Hence the overwhelming lack of chill, hmm?

The madly-gurgling contraption was barely two years old. We are not pleased. Certainly we will not be purchasing that brand again. The repair man said he could try re-gassing it but the likelihood of this lasting more than a day or so was slim to anorexic.

Fortunately the modest freezer section wasn’t full to capacity. There were several tubs of home-made soups and Bolognese sauces which are now on the compost heap. And there was one lone samosa lurking in a corner. Last night’s meal was a bacon feast. We’ll be having roast chicken tonight, and again tomorrow night. Well, these things can’t be refrozen….

And the kitchen bin is filled with ice-cream (sugary poison anyway) and a spectacularly vile apple strudel whose twin was mostly fed to the dogs at New Year. Emily buried her share in the garden. To the best of my knowledge she’s yet to dig it up again.

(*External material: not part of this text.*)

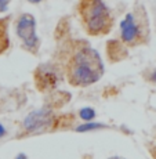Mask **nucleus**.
I'll use <instances>...</instances> for the list:
<instances>
[{"instance_id":"1","label":"nucleus","mask_w":156,"mask_h":159,"mask_svg":"<svg viewBox=\"0 0 156 159\" xmlns=\"http://www.w3.org/2000/svg\"><path fill=\"white\" fill-rule=\"evenodd\" d=\"M73 87H86L98 82L104 75V65L100 54L87 42L76 40L68 43L62 60L58 62Z\"/></svg>"},{"instance_id":"2","label":"nucleus","mask_w":156,"mask_h":159,"mask_svg":"<svg viewBox=\"0 0 156 159\" xmlns=\"http://www.w3.org/2000/svg\"><path fill=\"white\" fill-rule=\"evenodd\" d=\"M79 15L86 32L91 36H101L111 32L114 18L102 0H80Z\"/></svg>"},{"instance_id":"3","label":"nucleus","mask_w":156,"mask_h":159,"mask_svg":"<svg viewBox=\"0 0 156 159\" xmlns=\"http://www.w3.org/2000/svg\"><path fill=\"white\" fill-rule=\"evenodd\" d=\"M120 38L127 46H138L148 40V21L144 11L128 13L120 22Z\"/></svg>"},{"instance_id":"4","label":"nucleus","mask_w":156,"mask_h":159,"mask_svg":"<svg viewBox=\"0 0 156 159\" xmlns=\"http://www.w3.org/2000/svg\"><path fill=\"white\" fill-rule=\"evenodd\" d=\"M64 72L58 62H48L40 64L33 72V80L39 91L42 93H48L53 91L54 89L60 86L62 80Z\"/></svg>"},{"instance_id":"5","label":"nucleus","mask_w":156,"mask_h":159,"mask_svg":"<svg viewBox=\"0 0 156 159\" xmlns=\"http://www.w3.org/2000/svg\"><path fill=\"white\" fill-rule=\"evenodd\" d=\"M15 30H17V35L22 42V46L25 47V50H28L33 54L38 53L40 42L38 39V35H36L35 17L32 14H22L17 21Z\"/></svg>"},{"instance_id":"6","label":"nucleus","mask_w":156,"mask_h":159,"mask_svg":"<svg viewBox=\"0 0 156 159\" xmlns=\"http://www.w3.org/2000/svg\"><path fill=\"white\" fill-rule=\"evenodd\" d=\"M58 116L54 115L51 109H42L32 112L25 119L24 129L26 133H43L46 130H53L58 127Z\"/></svg>"},{"instance_id":"7","label":"nucleus","mask_w":156,"mask_h":159,"mask_svg":"<svg viewBox=\"0 0 156 159\" xmlns=\"http://www.w3.org/2000/svg\"><path fill=\"white\" fill-rule=\"evenodd\" d=\"M7 20H0V54L8 47V36H7Z\"/></svg>"},{"instance_id":"8","label":"nucleus","mask_w":156,"mask_h":159,"mask_svg":"<svg viewBox=\"0 0 156 159\" xmlns=\"http://www.w3.org/2000/svg\"><path fill=\"white\" fill-rule=\"evenodd\" d=\"M94 115L96 114H94V111L91 108H84V109L80 111V118L84 119V120H90V119H93Z\"/></svg>"},{"instance_id":"9","label":"nucleus","mask_w":156,"mask_h":159,"mask_svg":"<svg viewBox=\"0 0 156 159\" xmlns=\"http://www.w3.org/2000/svg\"><path fill=\"white\" fill-rule=\"evenodd\" d=\"M8 8V0H0V13H4Z\"/></svg>"},{"instance_id":"10","label":"nucleus","mask_w":156,"mask_h":159,"mask_svg":"<svg viewBox=\"0 0 156 159\" xmlns=\"http://www.w3.org/2000/svg\"><path fill=\"white\" fill-rule=\"evenodd\" d=\"M149 152H151L152 158L156 159V144H154V145H149Z\"/></svg>"},{"instance_id":"11","label":"nucleus","mask_w":156,"mask_h":159,"mask_svg":"<svg viewBox=\"0 0 156 159\" xmlns=\"http://www.w3.org/2000/svg\"><path fill=\"white\" fill-rule=\"evenodd\" d=\"M4 133H6V131H4V127H3L2 125H0V137L4 136Z\"/></svg>"},{"instance_id":"12","label":"nucleus","mask_w":156,"mask_h":159,"mask_svg":"<svg viewBox=\"0 0 156 159\" xmlns=\"http://www.w3.org/2000/svg\"><path fill=\"white\" fill-rule=\"evenodd\" d=\"M151 80H152V82H156V71H154V73H152Z\"/></svg>"},{"instance_id":"13","label":"nucleus","mask_w":156,"mask_h":159,"mask_svg":"<svg viewBox=\"0 0 156 159\" xmlns=\"http://www.w3.org/2000/svg\"><path fill=\"white\" fill-rule=\"evenodd\" d=\"M29 2H30V3H40L42 0H29Z\"/></svg>"},{"instance_id":"14","label":"nucleus","mask_w":156,"mask_h":159,"mask_svg":"<svg viewBox=\"0 0 156 159\" xmlns=\"http://www.w3.org/2000/svg\"><path fill=\"white\" fill-rule=\"evenodd\" d=\"M108 159H123V158H119V157H112V158H108Z\"/></svg>"}]
</instances>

Our new fridge-freezer, (should that be new new fridge-freezer?), arrives “sometime on Monday afternoon.” Here’s hoping. As you all already know, this probably means the hapless householder will find themselves waiting all afternoon for delivery which could manifest anytime between the crack-of-dawn and midnight, and not necessarily on the arranged day.

Speaking of melting, an old school friend and I enjoyed a rather sunny walk out to Little Eye earlier in the week. Sylvia brought along her dog Bess, who had a whale of a time chasing after a lump of drift wood she’d found. She chased it all the way to Little Eye, all the way through our sit down, and all the way back again. If we stopped throwing it for her, she threw it at us. Clearly she’s a pooch who knows her own mind.

Later that evening I discovered patches of sunburn on my arm and neck. It’s fine now, already.

Oh, and Emily’s just killed a rat! Just as I was typing this, there was uproar from the garden - barking, squealing, pworking… So I hurried to the open French doors to find Ygraine in a state of excitement and the hens having hysterics because Emily had cornered a grey rat. She grabbed it by the neck and shook it, probably snapping its spine. Ugh! Gross. But she is a Jack Russell Terrier, and they were specifically bred to kill rats, so she’s only doing her job really.

Guess who had to dispose of the corpse. Uber-gross.